Parce que je parlais français. Après avoir décidé de partir, j’ai commencé à faire des économies ( Soupir ) et à fréquenter des Français, qui m’ont dit que dans le bâtiment, en quelques mois ça allait et que c’était bien pour l’argent. Au bout de trois ans j’ai eu assez d’argent. Je suis allé chez le passeur pour le Mali et je l’ai payé.Vous avez payé cher ?
Je ne peux pas le dire. Je peux juste vous dire que c’était un an de mon salaire d’avant. Je me suis donc retrouvé au Mali, mais mon but c’était la France. Alors je me suis mis à travailler au Mali, dans le bâtiment parce que c’était le seul travail que je pouvais faire sans avoir de formation. Je portais des sacs, je me cassais le dos, mais j’ai commencé à envoyer de l’argent au pays, en continuant à économiser pour repartir. Au bout de deux ans, j’avais de quoi payer un passeur pour la Mauritanie. Mais la Mauritanie a une frontière commune avec le Mali ? Arrêtez de me prendre pour un con ! ( Regard noir ) La frontière est gardée, pas par les soldats, mais par les passeurs. Si vous essayez de passer par vous-même, vous risquez de prendre une balle. Ils n’hésitent pas à tuer les gens, des dizaines par an. Donc je les ai payés et je suis arrivé en Mauritanie. Et ça m’a pris encore deux ans pour passer au Maroc.En payant pour passer au Maroc, bien sûr ?
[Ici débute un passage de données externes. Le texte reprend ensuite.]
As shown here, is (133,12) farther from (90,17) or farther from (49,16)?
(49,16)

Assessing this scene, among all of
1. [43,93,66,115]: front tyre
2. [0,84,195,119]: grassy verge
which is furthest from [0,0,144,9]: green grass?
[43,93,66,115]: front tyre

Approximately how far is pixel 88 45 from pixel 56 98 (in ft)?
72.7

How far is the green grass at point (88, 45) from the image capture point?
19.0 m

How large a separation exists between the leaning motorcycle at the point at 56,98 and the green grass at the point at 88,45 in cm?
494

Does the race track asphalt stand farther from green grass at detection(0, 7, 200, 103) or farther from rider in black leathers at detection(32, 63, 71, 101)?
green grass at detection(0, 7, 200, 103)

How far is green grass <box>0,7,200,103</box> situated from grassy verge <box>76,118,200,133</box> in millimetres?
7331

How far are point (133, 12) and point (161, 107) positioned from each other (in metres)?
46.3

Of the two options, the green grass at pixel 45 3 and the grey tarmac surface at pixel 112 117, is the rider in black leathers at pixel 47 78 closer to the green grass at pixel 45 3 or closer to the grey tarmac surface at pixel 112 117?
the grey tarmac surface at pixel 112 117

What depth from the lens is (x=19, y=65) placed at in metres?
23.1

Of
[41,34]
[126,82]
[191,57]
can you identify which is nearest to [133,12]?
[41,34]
Bien sûr, Monsieur ! Arrivé au Maroc, j’ai trouvé un travail, pas dans le bâtiment, mais dans un restaurant. Une galère : on n’était pas nourris et quand on avait faim, il fallait payer le même prix que les clients ( Regard brillant de colère ). Comme c’était un restaurant de luxe, en un repas j’aurais mangé une semaine de salaire. Deux ans de Maroc et j’ai eu assez d’argent pour payer un passage dans une pirogue pour l’Espagne.Et en Espagne ?
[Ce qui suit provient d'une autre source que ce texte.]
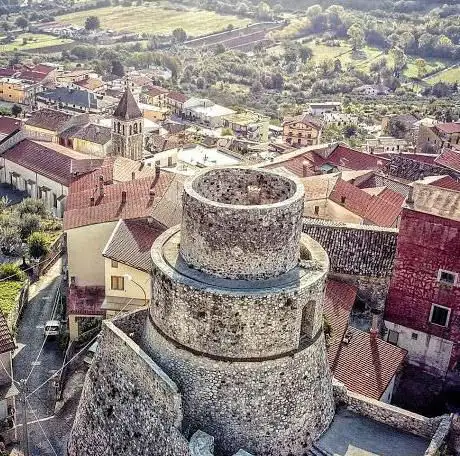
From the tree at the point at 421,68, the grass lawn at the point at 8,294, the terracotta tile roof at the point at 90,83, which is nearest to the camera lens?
the grass lawn at the point at 8,294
Là, c’était encore pire. Impossible de rien trouver, puisque je ne parlais pas espagnol. En Afrique, entre l’arabe - parce que je le parle, monsieur - et des bouts d’anglais, on peut discuter, mais en Espagne… Alors là, la galère, surtout que je devais continuer à envoyer de l’argent au bled. Il est arrivé un moment où je n’avais plus qu’à me vendre. Mais je n’avais pas fait tout ça pour être une salope ! Alors j’ai attendu en crevant de faim et finalement un paysan a eu pitié et m’a embauché pour cueillir des pommes. Un an d’Espagne et je suis arrivé en France. J’espérais le bonheur…Le bonheur, en France, vraiment ?
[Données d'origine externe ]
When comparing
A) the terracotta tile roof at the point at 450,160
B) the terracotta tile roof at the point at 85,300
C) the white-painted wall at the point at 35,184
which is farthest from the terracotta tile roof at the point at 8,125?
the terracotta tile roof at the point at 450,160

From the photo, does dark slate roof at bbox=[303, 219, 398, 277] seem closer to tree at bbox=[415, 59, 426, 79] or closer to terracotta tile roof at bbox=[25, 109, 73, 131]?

Ah oui, Monsieur ! J’ai vite trouvé un travail, au noir, et deux ans plus tard, une grosse boîte de restauration m’a embauché, avec fiches de paie, même en sachant que j’étais sans papiers. J’ai eu deux ans de paix. Il y a quelque temps, j’ai été membre d’un dépôt collectif. Ma demande était faite à la préfecture du 92, où je travaille. Mais la préfecture m’a dit de la déposer à Bobigny parce que j’habite dans le 9-3. Il faut que je le fasse. Vous voyez Monsieur, si je suis renvoyé au pays, je vais être responsable de la mort de dizaines de personnes. Ma famille ne me dit rien, mais je suis certain qu’ils donnent de l’argent autour d’eux. Partout en Afrique, si quelqu’un a faim on lui donne à manger. Et si je reviens au bled sans rien, ils vont me tuer, d’ailleurs c’est tout ce que je mériterais…Remarque. A l’échelle mondiale, la somme des aides individuelles familiales dépasse de beaucoup le montant de l’Aide Publique au Développement. Au passage, rappelons que la somme trouvée en quelques semaines pour soutenir des centaines de banques indélicates (4000 milliards de $) représente 40 à 50 ans d’Aide Publique au Développement (www.un.org/french/pubs/chronique/2002/numero1/0102p17.html)!